Rosemary Phiri, now 34 years old, a Zambian with no medical training, found a listing for health workers while looking for a job in her local newspaper. She wound up overseeing 112 workers in the program and went out on community visits.

"It was an amazing experience for me," she says. "At first people were not sure what was going on." Testing centers existed in some of the towns already, but this was a door-to-door effort. "When people realized we were there to help them stop this terrible infection, they became so receptive," she says. "They saw we were there for their own good."

Myron Cohen, a professor at the University of North Carolina, calls the new study "a road map." Cohen is a principal investigator in a worldwide collaboration of researchers who run clinical trials on AIDS interventions, including this one.
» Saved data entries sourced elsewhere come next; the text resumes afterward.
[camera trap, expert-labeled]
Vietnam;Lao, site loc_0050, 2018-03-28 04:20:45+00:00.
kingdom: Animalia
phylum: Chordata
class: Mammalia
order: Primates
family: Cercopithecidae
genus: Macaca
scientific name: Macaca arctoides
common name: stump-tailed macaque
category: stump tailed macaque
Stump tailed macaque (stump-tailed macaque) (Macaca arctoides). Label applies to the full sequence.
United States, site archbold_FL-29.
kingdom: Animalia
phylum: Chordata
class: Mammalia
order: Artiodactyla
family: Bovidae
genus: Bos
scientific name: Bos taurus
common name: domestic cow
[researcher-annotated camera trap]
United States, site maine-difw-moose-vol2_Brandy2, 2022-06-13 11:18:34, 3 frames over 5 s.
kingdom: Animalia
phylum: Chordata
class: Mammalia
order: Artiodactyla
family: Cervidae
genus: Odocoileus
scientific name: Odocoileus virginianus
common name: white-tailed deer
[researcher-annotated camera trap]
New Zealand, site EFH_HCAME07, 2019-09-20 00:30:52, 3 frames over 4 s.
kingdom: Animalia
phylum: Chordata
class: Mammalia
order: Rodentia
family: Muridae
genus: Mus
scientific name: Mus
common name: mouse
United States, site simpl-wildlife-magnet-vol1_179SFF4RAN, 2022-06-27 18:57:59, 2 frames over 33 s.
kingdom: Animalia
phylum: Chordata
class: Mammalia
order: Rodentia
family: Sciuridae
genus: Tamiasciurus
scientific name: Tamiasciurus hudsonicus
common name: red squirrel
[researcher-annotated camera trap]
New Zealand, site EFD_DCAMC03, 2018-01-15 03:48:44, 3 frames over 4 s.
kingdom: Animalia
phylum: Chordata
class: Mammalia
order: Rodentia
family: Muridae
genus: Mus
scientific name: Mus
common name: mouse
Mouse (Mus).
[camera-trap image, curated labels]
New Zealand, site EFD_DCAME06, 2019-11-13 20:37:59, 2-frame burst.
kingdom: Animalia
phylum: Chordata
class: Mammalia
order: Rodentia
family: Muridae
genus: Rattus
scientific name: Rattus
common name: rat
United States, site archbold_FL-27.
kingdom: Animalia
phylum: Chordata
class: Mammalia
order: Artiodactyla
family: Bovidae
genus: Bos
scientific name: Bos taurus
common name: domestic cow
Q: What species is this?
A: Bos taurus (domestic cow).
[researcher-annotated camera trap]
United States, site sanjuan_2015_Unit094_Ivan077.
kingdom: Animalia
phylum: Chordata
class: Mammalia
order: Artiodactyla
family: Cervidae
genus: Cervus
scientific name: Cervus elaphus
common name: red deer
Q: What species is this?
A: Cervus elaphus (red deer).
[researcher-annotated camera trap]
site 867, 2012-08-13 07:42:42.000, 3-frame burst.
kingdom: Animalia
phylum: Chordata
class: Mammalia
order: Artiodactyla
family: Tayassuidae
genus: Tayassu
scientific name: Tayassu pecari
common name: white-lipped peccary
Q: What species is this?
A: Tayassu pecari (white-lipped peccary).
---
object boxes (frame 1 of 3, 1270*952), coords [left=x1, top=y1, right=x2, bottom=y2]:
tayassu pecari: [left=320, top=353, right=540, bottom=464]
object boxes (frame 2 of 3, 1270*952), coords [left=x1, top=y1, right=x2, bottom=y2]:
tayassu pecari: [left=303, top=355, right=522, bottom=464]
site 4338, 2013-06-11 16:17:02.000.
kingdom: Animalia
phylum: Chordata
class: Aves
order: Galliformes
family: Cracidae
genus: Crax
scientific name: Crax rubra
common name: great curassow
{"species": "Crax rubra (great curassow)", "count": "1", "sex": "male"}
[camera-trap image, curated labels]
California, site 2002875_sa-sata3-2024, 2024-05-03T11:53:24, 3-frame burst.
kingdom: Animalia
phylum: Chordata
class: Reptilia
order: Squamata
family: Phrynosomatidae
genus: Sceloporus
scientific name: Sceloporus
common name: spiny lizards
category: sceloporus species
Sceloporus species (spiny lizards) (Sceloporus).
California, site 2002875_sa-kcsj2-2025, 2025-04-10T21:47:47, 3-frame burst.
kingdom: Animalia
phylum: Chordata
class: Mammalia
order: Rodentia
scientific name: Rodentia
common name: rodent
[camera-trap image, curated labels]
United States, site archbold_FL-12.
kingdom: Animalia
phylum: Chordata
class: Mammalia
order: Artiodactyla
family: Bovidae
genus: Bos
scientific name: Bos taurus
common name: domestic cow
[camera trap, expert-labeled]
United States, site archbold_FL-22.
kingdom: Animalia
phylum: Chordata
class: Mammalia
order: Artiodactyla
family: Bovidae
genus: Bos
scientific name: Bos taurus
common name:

Cohen had headed the study that in 2011 showed that intensive attention — frequent visits to the health center and counseling on risk reduction and the use of condoms — and antiretroviral drugs can stop transmission between partners when one is known to be HIV-positive.

PopART builds on Cohen's findings and other efforts, including a major study in South Africa. That study showed that HIV transmission is less frequent in communities where treatment is available compared to similar communities where it is not, suggesting that HIV transmission could be controlled on a population level.

And in early June, a study of a single community in KwaZulu-Natal done by Doctors Without Borders showed that engaging patient groups, local health workers and political leaders encourages people to be tested and treated. The study provided preliminary evidence that widespread outreach could decrease the spread of HIV in a poor area.

The U.N. has set eliminating the public health threat of HIV as a goal for the year 2030. Is that possible? Cohen quickly says yes, if an adequate effort is made – if every HIV infected person can be found, started on treatment and convinced to stay on treatment. PopART co-leader Richard Hayes hesitates before answering. "I think it can be done," he finally says. "But I think it will be a real challenge."

Joanne Silberner, a former health policy correspondent for NPR, is a freelance journalist living in London.